A Helena Cortés Gabaudan

Érase una vez un irlandés anguloso y pelirrojo llamado Samuel Beckett que paseaba con un amigo español por el Museo del Prado, y llegaron en su deambular delante del Goya que se titula La familia de Carlos IV. Absorto quedó el irlandés ante aquella estampa egregia, y luego de un gran rato le preguntó a su amigo:

–¿Cómo se titula este cuadro?

Y su amigo, viejo republicano, impávido, le respondió:

–“Esperando a Godoy”.

Sin saberlo, acababa de disparar la puesta en marcha del teatro del absurdo.

II

A Ángeles Mastretta

Acabada que fue la coyunda, el joven Heráclito tendióse boca arriba en la pradera ribereña y gozó absorto la infinitud del cielo: su compañera ronroneaba despatarrada en el paraíso, y hasta diríase que roncaba tenuemente. Pero no, pues aquello que ronquido tenue parecía, como muy pronto advirtió el joven Heráclito, era el zumbido de una avispa imantada por la glucosa del semen que aún impregnaba su a la sazón exhausto miembro. Alarmado, el joven Heráclito púsose en pie sin decir oxte ni moxte y precipitóse al río que cerca de aquel prado discurría. Mientras enjuagaba sus partes pudendas en las aguas cristalinas, una iluminación lo hizo detenerse y exclamar:

–¡Todo fluye!

Después de lo cual extrajo una conclusión genial:

–Nunca te lavarás los huevos dos veces en el mismo río.

Y este fue el instante inaugural de la filosofía helénica.

III

A Susana Sisman

Era un asmático de buen ver, alrededor de los treinta años, aquel día en que aceptó, de no muy buena gana, la invitación de un amigo a degustar en su compañía una cazuela de mejillones belgas, cerca de Châtelet. La cerveza trapense fue el señuelo inconfesable que lo decidió.

Cuando le pusieron delante el cóncavo recipiente de blanca loza donde al calor del fuego se habían entreabierto los mejillones, aspiró con deleite la fragancia que despedían y se le escapó una sola palabra...

–¡Mamá!

...que musitó con los ojos cerrados. Acababa de recuperar su infancia.

Pero ¿cómo diablos formularlo literariamente sin caer en la escatología? Por dicha, se acordó de las tazas de té y las empalagosas magdalenas.

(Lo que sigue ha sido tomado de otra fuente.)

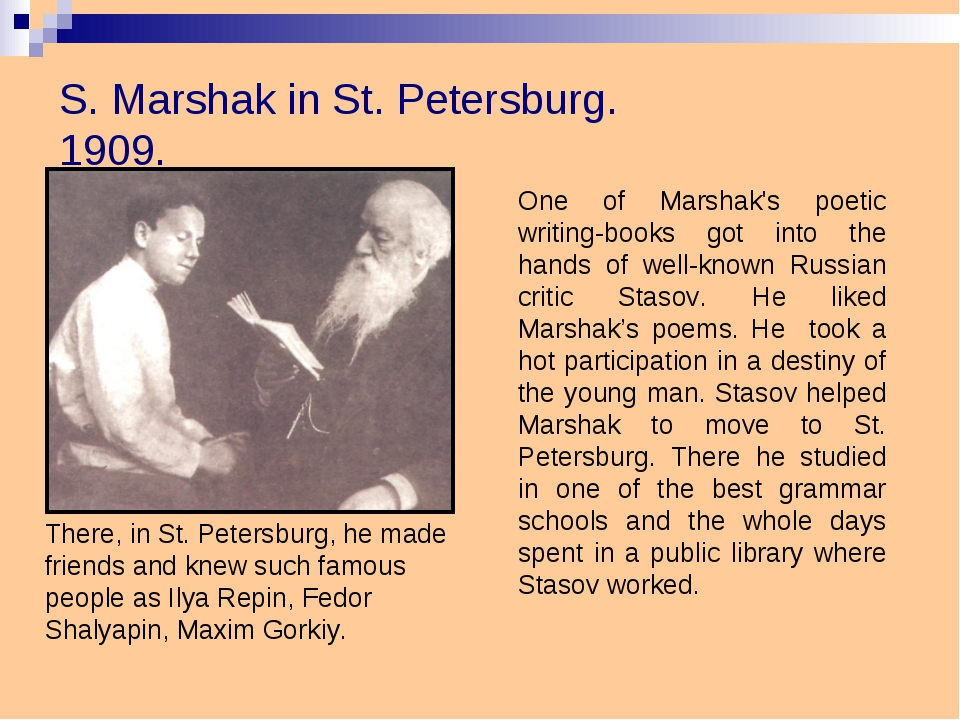 S. Marshak in St. Petersburg. 1909. 	There, in St. Petersburg, he made friend...
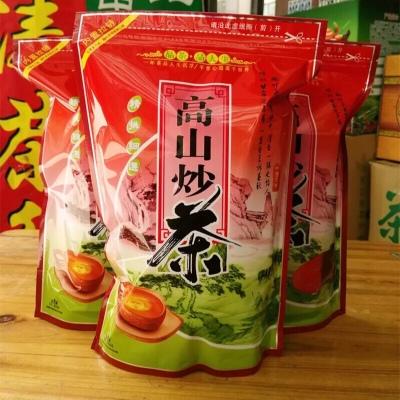 高山炒茶新茶叶潮汕揭阳玉湖坪上炒茶重火土山茶500g浓香回甘耐泡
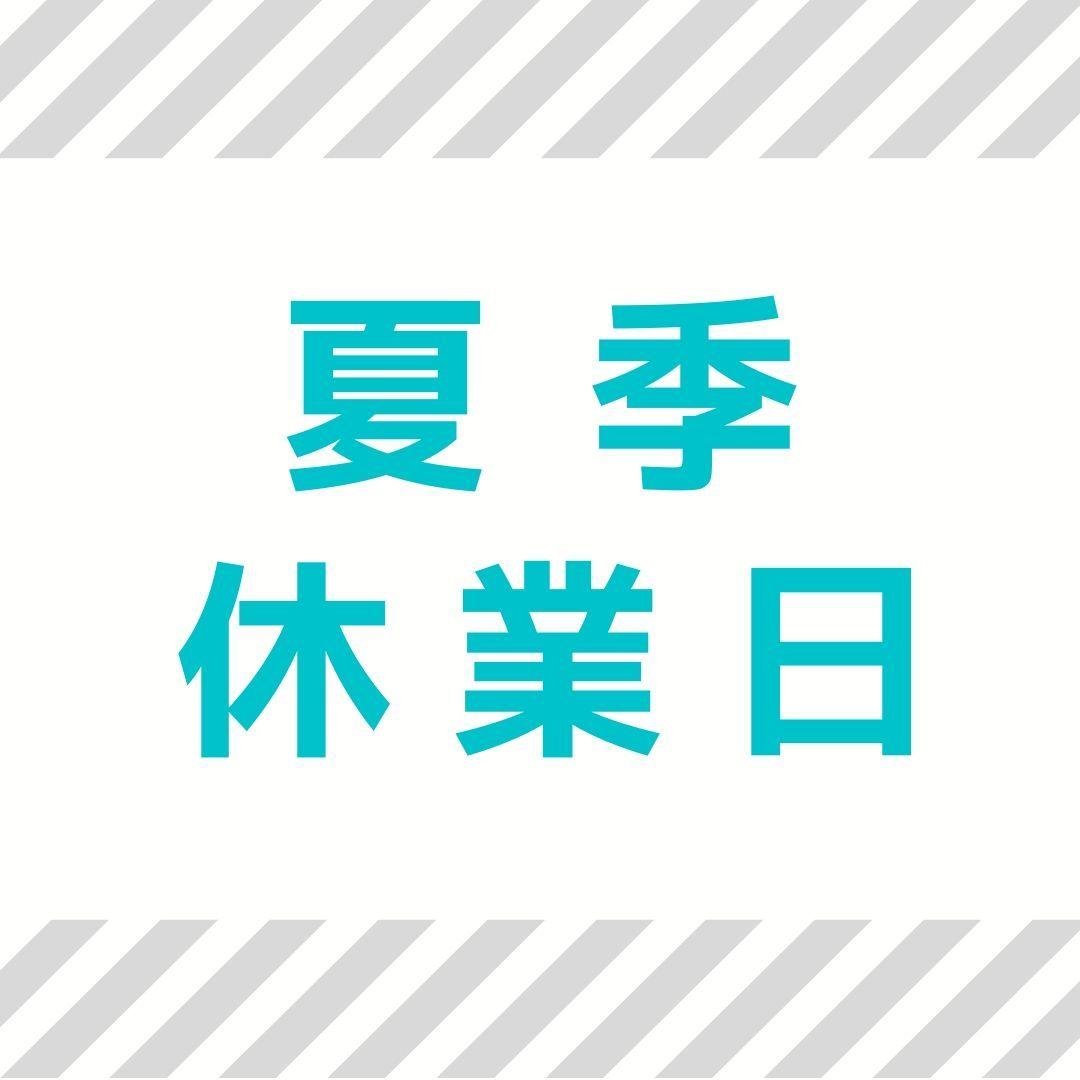 アプリのススメ!お得なクーポン配信中!_f0220152_17540342.jpg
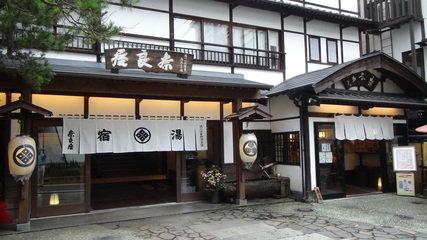 奈良屋の外観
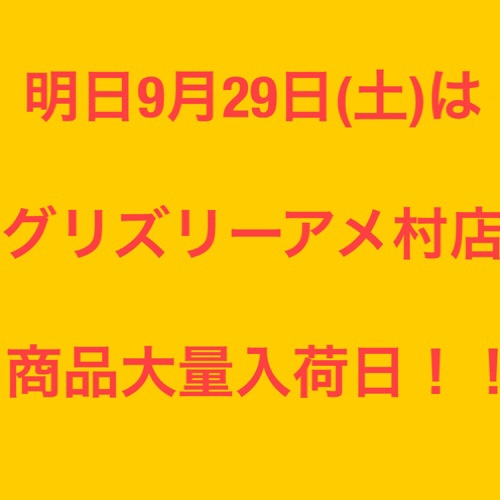 fc2blog_20180928112216eca.jpg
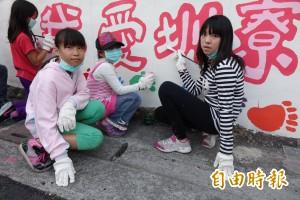 彩繪通學路圍牆 大學生與小學生一起來!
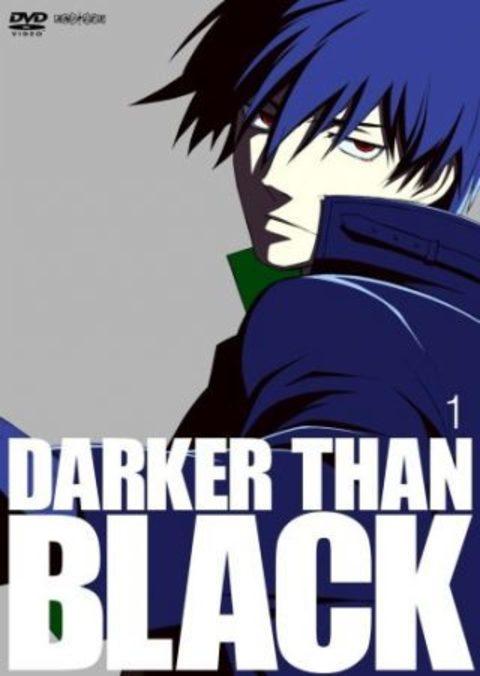 黒 『DARKER THAN BLACK』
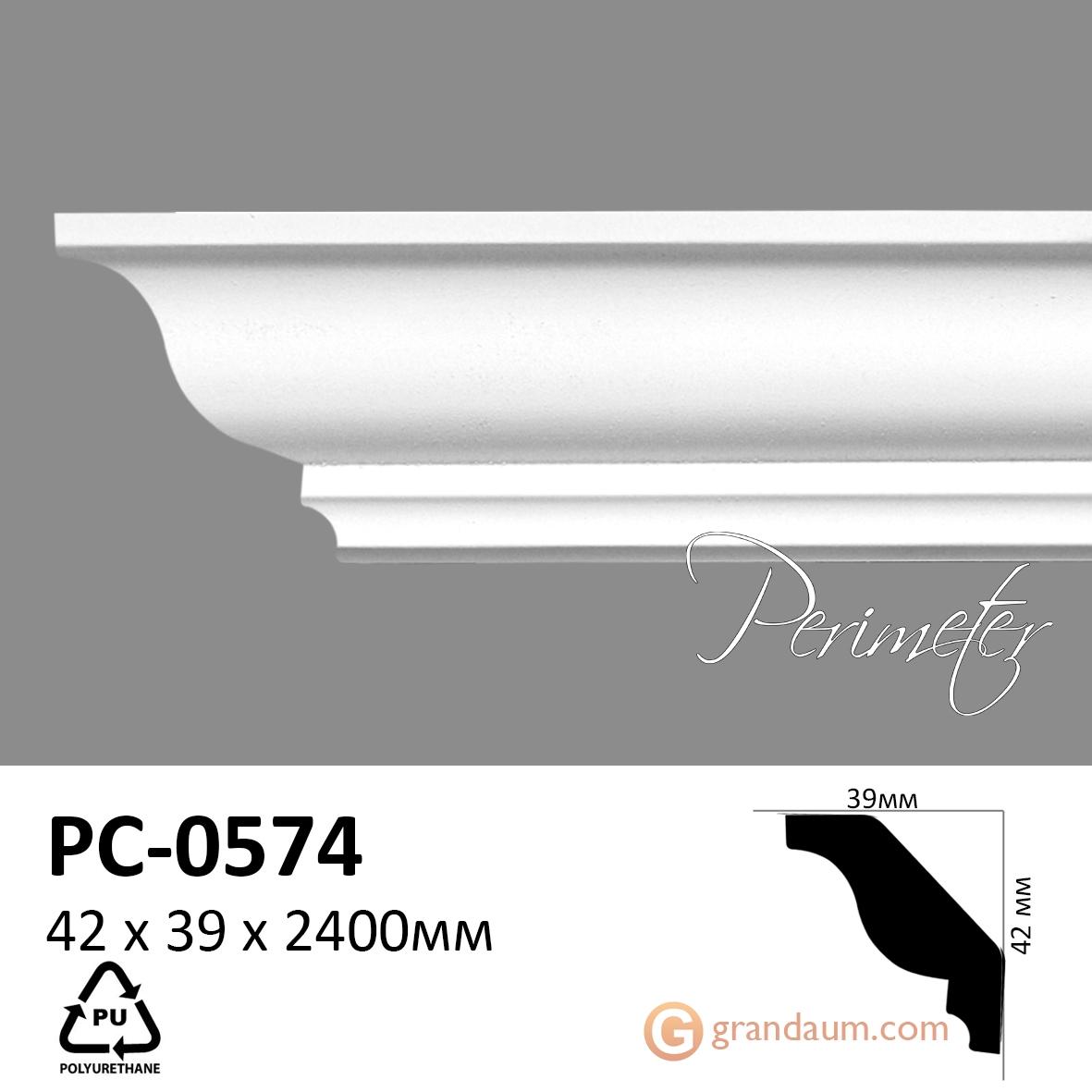 Карниз с гладким профилем Perimeter PC-0574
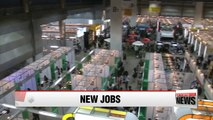 Employment rate rises in March, posting largest increase of workers in 15 months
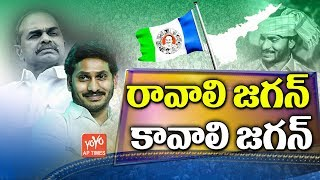 Ravali Jagan Kavali Jagan Song HD | YS Jagan Songs | YSRCP Official Songs | AP CM | YOYO AP Times
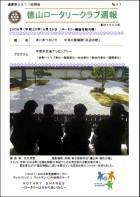 徳山ロータリークラブ 通算2871回:表紙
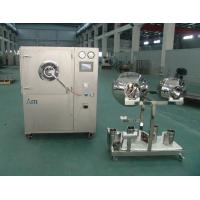 Buy cheap Interchangeable Pan Capsule Coating Machine , Safe Pharmaceutical Lab Equipment product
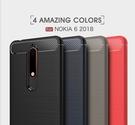 88柑仔店~諾基亞6 2018 碳纖維拉絲手機殼 Nokia 6.1Plus 2018拉絲紋防摔殼Nokia系列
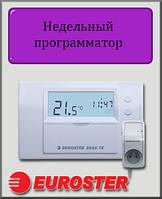Недельный программатор Euroster 2026TX RXG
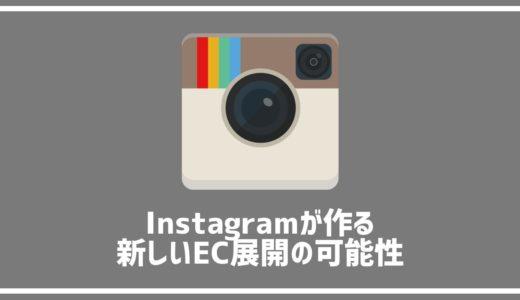「Instagram×オンラインショップ」タグ付で広がるECの将来性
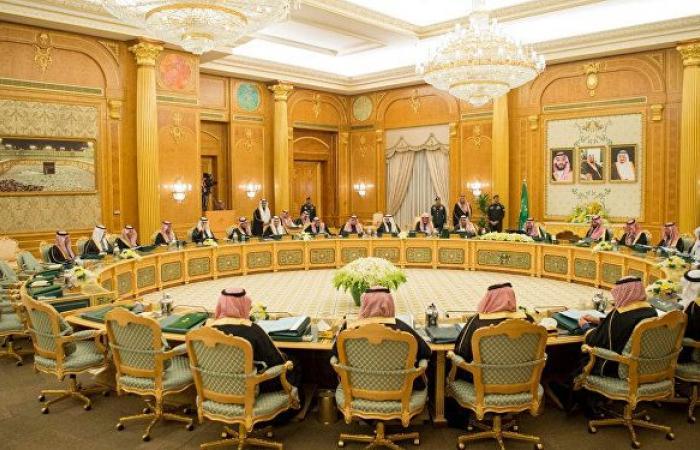 مجلس الوزراء السعودي يوافق على منح رخصة للمصرف الأهلي العراقي لفتح فرع في المملكة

–¿Qué sucede, Marcel?– inquirió el amigo, deslumbrado por su rostro que resplandecía.

–Nada... –le dijo–, sólo que estaba a la búsqueda del tiempo perdido, y me parece que lo he recuperado.

IV

A Ana María Mesa

Después de haber dejado plantada su semilla en el vientre de la divina Cleopatra, el general romano Julio César llegó el 1° de agosto del año 706 ab urbe condita a la vista de la ciudad de Zela, en el Asia Menor. De lo más alto de una colina, y oteando unos cultivos que encuadraban el campo de batalla donde al día siguiente mediría sus fuerzas con las de Farnaces, rey del Ponto, su alma devota del dios Baco le hizo exclamar sucesivamente, atropelladamente, gozosamente:

Vides! Vino! Vivat!

El escribano de la expedición movió la cabeza con desagrado mientras su ceño se fruncía pensando en el impacto de aquellos tres bisílabos entre los austeros senadores a orillas del Tíber. Y puesto que los hados propiciaron a Julio César una victoria rápida y contundente, su probo secretario rescribió para la Historia: Veni, vidi, vici.

V

In memoriam Gonzalo Rojas

Enarboló la bien cortada pluma de gallo, mojola en el tintero y dirigió una vez más la mirada, por encima de sus quevedos, hacia la mujer adormilada que yacía desnuda en el catre de la cámara vecina. Luego, a la luz de la palmatoria que sobre la mesa reposaba, comenzó a escribir:

Miré las tetas de la amada mía,
si un tiempo prietas hoy desmoronadas,
en la carrera de la edad ajadas
por quien caduca ya su lozanía...

Sin que se hubiese dado cuenta, la mujer estaba a sus espaldas, envuelta en una manta de Zamora y leyendo por encima de su hombro. Recostándose en él susurrole al oído:

– ¡Qué requetemalo eres, Paquillo, hideputa!... ¿Ansí págasme los polvos que llevamos echados?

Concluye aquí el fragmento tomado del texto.